> Work order
What is needed here is an exact copy of all the records below.

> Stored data

= Beginning of Section =

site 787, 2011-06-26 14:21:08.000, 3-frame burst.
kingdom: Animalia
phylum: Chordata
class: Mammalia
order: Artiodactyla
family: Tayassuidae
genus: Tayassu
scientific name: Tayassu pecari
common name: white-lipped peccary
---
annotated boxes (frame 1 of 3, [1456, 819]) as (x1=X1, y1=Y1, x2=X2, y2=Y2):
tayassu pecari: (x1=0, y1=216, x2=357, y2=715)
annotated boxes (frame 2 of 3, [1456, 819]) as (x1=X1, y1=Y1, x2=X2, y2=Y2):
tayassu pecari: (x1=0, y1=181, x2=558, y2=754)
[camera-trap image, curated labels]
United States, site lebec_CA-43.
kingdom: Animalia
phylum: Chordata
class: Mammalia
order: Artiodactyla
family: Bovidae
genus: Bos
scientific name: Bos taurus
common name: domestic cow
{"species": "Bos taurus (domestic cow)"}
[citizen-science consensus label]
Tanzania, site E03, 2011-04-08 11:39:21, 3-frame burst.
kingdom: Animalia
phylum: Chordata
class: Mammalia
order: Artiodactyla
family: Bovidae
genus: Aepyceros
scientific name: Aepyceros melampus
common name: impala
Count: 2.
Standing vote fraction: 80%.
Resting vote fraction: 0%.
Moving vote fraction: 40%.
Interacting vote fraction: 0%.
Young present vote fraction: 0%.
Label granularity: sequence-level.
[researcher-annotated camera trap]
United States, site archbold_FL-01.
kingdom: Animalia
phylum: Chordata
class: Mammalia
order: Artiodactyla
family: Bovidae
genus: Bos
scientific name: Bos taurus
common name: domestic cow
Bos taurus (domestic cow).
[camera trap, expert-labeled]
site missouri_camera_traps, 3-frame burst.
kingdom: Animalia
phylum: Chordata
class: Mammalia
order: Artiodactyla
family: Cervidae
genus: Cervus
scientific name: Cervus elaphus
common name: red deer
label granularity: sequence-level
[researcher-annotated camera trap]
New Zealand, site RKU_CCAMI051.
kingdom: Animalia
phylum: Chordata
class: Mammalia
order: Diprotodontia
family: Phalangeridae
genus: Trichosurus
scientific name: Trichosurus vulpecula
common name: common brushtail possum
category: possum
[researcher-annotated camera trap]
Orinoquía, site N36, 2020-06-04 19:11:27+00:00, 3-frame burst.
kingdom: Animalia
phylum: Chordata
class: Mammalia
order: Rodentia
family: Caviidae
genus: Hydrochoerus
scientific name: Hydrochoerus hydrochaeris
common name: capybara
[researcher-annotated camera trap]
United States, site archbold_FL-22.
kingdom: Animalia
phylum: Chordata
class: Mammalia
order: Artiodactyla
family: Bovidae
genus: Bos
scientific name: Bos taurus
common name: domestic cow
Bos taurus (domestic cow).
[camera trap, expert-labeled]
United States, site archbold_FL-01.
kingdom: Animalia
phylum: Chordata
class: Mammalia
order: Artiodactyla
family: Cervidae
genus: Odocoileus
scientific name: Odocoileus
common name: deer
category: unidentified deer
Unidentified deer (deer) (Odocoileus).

= End of Section =

> Worked solution
site 787, 2011-06-26 14:21:08.000, 3-frame burst.
kingdom: Animalia
phylum: Chordata
class: Mammalia
order: Artiodactyla
family: Tayassuidae
genus: Tayassu
scientific name: Tayassu pecari
common name: white-lipped peccary
---
annotated boxes (frame 1 of 3, [1456, 819]) as (x1=X1, y1=Y1, x2=X2, y2=Y2):
tayassu pecari: (x1=0, y1=216, x2=357, y2=715)
annotated boxes (frame 2 of 3, [1456, 819]) as (x1=X1, y1=Y1, x2=X2, y2=Y2):
tayassu pecari: (x1=0, y1=181, x2=558, y2=754)
[camera-trap image, curated labels]
United States, site lebec_CA-43.
kingdom: Animalia
phylum: Chordata
class: Mammalia
order: Artiodactyla
family: Bovidae
genus: Bos
scientific name: Bos taurus
common name: domestic cow
{"species": "Bos taurus (domestic cow)"}
[citizen-science consensus label]
Tanzania, site E03, 2011-04-08 11:39:21, 3-frame burst.
kingdom: Animalia
phylum: Chordata
class: Mammalia
order: Artiodactyla
family: Bovidae
genus: Aepyceros
scientific name: Aepyceros melampus
common name: impala
Count: 2.
Standing vote fraction: 80%.
Resting vote fraction: 0%.
Moving vote fraction: 40%.
Interacting vote fraction: 0%.
Young present vote fraction: 0%.
Label granularity: sequence-level.
[researcher-annotated camera trap]
United States, site archbold_FL-01.
kingdom: Animalia
phylum: Chordata
class: Mammalia
order: Artiodactyla
family: Bovidae
genus: Bos
scientific name: Bos taurus
common name: domestic cow
Bos taurus (domestic cow).
[camera trap, expert-labeled]
site missouri_camera_traps, 3-frame burst.
kingdom: Animalia
phylum: Chordata
class: Mammalia
order: Artiodactyla
family: Cervidae
genus: Cervus
scientific name: Cervus elaphus
common name: red deer
label granularity: sequence-level
[researcher-annotated camera trap]
New Zealand, site RKU_CCAMI051.
kingdom: Animalia
phylum: Chordata
class: Mammalia
order: Diprotodontia
family: Phalangeridae
genus: Trichosurus
scientific name: Trichosurus vulpecula
common name: common brushtail possum
category: possum
[researcher-annotated camera trap]
Orinoquía, site N36, 2020-06-04 19:11:27+00:00, 3-frame burst.
kingdom: Animalia
phylum: Chordata
class: Mammalia
order: Rodentia
family: Caviidae
genus: Hydrochoerus
scientific name: Hydrochoerus hydrochaeris
common name: capybara
[researcher-annotated camera trap]
United States, site archbold_FL-22.
kingdom: Animalia
phylum: Chordata
class: Mammalia
order: Artiodactyla
family: Bovidae
genus: Bos
scientific name: Bos taurus
common name: domestic cow
Bos taurus (domestic cow).
[camera trap, expert-labeled]
United States, site archbold_FL-01.
kingdom: Animalia
phylum: Chordata
class: Mammalia
order: Artiodactyla
family: Cervidae
genus: Odocoileus
scientific name: Odocoileus
common name: deer
category: unidentified deer
Unidentified deer (deer) (Odocoileus).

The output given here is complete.